The reports are heavily concentrated in Fairfield County and around Milford, Smith said.
At this time of year, people will see spotted lanternflies in their late-nymph stages – a small, red jumping insect with black markings and white spots – and their adult stage – a much larger flying insect with tan-gray wings with black spots. When the adults fly, they show vibrant red wings.
Now that the insects are reaching the adult stage, people could also see egg masses. The spotted lanternfly is especially attracted to the invasive tree of heaven, but will lay egg masses on just about any outdoor surface. The masses could be hard to identify because they look like dried mud.
In Pennsylvania and New Jersey, the plant-hopping insects have become ubiquitous in the summer and are known for leaving a slick layer of mildew-like excrement under plants where they swarm to feed, called honeydew.
Those states and New York, where the insects have been spreading on a timeline similar to Connecticut, have pushed aggressive PSA campaigns urging people to squash any spotted lanternflies and destroy egg masses they find.
Smith said the same advice applies in Connecticut. Fly swatters have been a popular tool to kill adult and nymph lanternflies, and egg masses can be scraped into a bag of rubbing alcohol, soapy water or hand sanitizer, she said.
“There really hasn’t been any updates on things that homeowners can do to cut down on populations,” Smith said.
No significant natural control has emerged, either.

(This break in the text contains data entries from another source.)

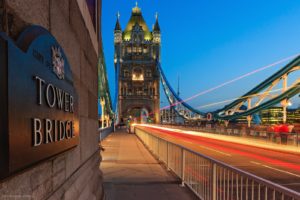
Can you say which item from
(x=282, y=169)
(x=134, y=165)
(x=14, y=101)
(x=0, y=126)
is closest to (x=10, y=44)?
(x=14, y=101)

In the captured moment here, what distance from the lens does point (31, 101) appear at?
183 cm

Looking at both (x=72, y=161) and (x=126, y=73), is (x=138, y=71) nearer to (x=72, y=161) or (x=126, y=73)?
(x=126, y=73)

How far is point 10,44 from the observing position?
1538 millimetres

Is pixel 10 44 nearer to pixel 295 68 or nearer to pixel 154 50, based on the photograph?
pixel 295 68

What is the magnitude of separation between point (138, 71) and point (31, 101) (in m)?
126

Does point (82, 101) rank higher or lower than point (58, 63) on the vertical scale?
lower

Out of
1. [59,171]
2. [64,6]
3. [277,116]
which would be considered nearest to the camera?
[59,171]

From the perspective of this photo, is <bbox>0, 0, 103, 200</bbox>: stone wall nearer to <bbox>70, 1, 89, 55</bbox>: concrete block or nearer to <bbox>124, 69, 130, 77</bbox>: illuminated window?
<bbox>70, 1, 89, 55</bbox>: concrete block

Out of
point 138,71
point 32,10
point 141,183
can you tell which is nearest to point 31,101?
point 32,10

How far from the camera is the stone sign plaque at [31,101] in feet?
4.92

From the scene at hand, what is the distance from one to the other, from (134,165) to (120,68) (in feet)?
384

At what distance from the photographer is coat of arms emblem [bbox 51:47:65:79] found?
2.44m

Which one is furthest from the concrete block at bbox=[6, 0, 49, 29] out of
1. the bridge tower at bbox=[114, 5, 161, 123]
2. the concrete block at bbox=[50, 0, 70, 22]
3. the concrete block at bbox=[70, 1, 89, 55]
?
the bridge tower at bbox=[114, 5, 161, 123]

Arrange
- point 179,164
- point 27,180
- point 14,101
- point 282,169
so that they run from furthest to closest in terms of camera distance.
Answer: point 282,169 < point 179,164 < point 27,180 < point 14,101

Researchers are looking for predatory wasps and other insects that could put a dent in their population, but nothing has been found so far.
There is hope that an insecticide can be made from a naturally occurring fungus that’s been observed to infect and kill spotted lanternflies – similar to the fungus that has kept the invasive spongy moth in check, Smith said.
“People get scared when you talk about a fungus, but basically it only infects insects,” she said. “It’s not going to hurt you, or your pets, or your children, or livestock.”
So far, the biggest fear of spotted lanternflies – that they will swarm vineyards and damage grape vines like they have in eastern Pennsylvania – hasn’t occurred in Connecticut.
“We have not had reports of damage from vineyards, which is kind of a surprise,” Smith said. “That could change, but so far it’s been quiet.”